Government agency of Colombia

ICFES is an acronym for Instituto Colombiano para el Fomento de la Educación Superior ("Colombian Institute for the Promotion of Higher Education"). It is a Colombian organization that manages and evaluates the education and Institutes (Schools and Facilities) in Colombia. It has the legal power to shut down schools that do not meet educational standards and it manages and provides the national evaluation test for entering higher education institutions (Colleges and Universities). The institute's mission is the improving of quality of education in Colombia.

==The ICFES Examination==

The ICFES exam is a standardized test similar to the American SAT. The test is administered prior to graduation in Colombian high schools. (Grade 11th). The test is thoroughly developed and published by the ICFES.

Although ICFES provides several tests for different academic purposes, the ICFES test is nationally recognized as the most important test since it qualifies students according to their actual academic skills and therefore it can affect the possibilities that a student might have to be accepted in College.

The test was originally created in 1966, when the Colombian Association of Universities and the University Fund signed the Agreement number 65. This agreement was reached after a research made by the Colombian Government and members of Colombian Universities.

The test is an intensive one. The test is totally managed by ICFES and different contracts with companies that transport valuables as a way to make the test safely delivered to the students and preventing fraudulent results or illegal copying.

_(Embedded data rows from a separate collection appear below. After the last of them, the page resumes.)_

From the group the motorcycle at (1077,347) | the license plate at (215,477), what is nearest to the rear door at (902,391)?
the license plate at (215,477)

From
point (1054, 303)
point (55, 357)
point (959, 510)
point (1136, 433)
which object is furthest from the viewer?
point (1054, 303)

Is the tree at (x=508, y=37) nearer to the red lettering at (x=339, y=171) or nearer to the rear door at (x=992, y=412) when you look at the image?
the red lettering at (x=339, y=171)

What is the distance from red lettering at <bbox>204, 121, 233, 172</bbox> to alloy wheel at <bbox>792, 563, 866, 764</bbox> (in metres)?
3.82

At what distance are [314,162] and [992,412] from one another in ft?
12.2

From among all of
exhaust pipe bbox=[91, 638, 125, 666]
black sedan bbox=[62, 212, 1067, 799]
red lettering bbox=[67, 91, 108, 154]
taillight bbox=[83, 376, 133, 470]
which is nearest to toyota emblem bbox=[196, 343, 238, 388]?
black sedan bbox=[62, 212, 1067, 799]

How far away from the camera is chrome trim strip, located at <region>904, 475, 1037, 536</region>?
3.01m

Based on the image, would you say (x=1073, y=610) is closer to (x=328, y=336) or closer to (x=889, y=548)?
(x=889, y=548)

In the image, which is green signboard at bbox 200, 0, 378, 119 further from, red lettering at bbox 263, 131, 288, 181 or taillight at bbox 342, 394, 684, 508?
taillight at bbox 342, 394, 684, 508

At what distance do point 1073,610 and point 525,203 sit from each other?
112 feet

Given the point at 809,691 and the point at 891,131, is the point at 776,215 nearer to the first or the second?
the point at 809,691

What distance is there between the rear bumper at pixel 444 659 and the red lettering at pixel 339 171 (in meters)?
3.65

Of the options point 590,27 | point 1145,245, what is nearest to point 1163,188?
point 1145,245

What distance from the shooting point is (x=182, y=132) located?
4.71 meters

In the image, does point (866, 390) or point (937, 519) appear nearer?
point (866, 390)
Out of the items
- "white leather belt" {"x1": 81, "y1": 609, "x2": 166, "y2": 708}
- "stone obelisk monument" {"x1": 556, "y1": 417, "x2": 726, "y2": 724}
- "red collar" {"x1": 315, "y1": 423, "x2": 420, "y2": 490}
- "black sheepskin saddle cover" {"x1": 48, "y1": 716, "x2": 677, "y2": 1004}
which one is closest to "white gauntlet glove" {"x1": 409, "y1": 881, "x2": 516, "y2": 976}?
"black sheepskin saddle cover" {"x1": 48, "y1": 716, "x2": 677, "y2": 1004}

Between September 7 and 8, 1968, the National Testing Service conducted Colombia's first National Examinations, in which the following components were evaluated: mathematical aptitude, verbal aptitude, abstract reasoning, spatial relations, social sciences and philosophy, chemistry, physics, biology and English.

== Duration and grading system ==
Currently the ICFES exam has a duration of nine hours, divided into blocks of four and a half hours. The test happens two times each year, in different moments for students of different calendars. The first time in March, and the second time in August.

ICFES is divided into five categories, each having a maximum score of 100:

1. Natural Sciences
2. Social and Civic
3. Mathematics
4. Critical Reading
5. English Language

The exam has a total possible score of 500, but very few students have gotten that score over the years. Most students desire to get a score above 400 points to have a higher chance to enter at a public college or get a scholarship for a private university.

==Other Functions==
ICFES also works as a mediating system between schools and colleges. It has a close relationship with most institutions by keeping and maintaining important databases regarding scores, teachers and alumni. It also participates as a consultant institution for the developing of technologies in Colombia.